Records for this task
= Beginning of Section =
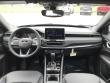 2026 Jeep Compass LATITUDE 4X4 Sport Utility
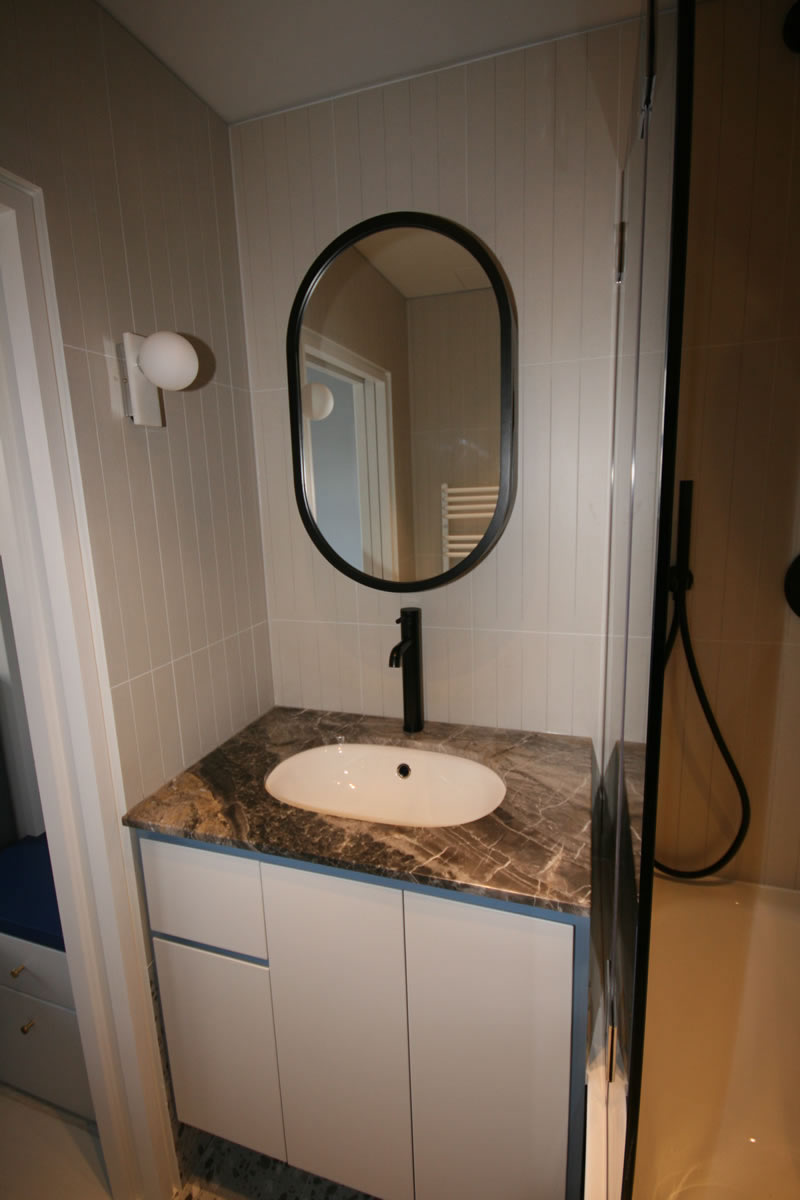 Gallery image 21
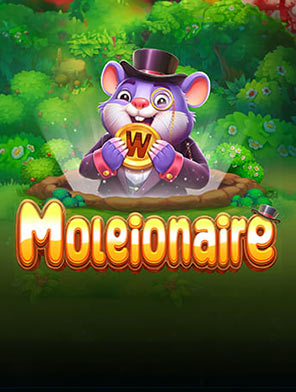 Moleionaire
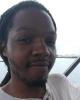 Gabriel is single in Washington, D.C., DC USA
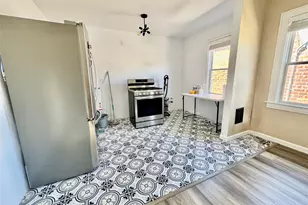 63-04 62nd Ave, Middle Village, NY 11379 - Photo 7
= End of Section =
Exercise prompt
Please swap "Sport Utility" for "SUV" throughout the data above, keeping everything else unchanged and leaving the pictures out.

Written response
 2026 Jeep Compass LATITUDE 4X4 SUV
 Gallery image 21
 Moleionaire
 Gabriel is single in Washington, D.C., DC USA
 63-04 62nd Ave, Middle Village, NY 11379 - Photo 7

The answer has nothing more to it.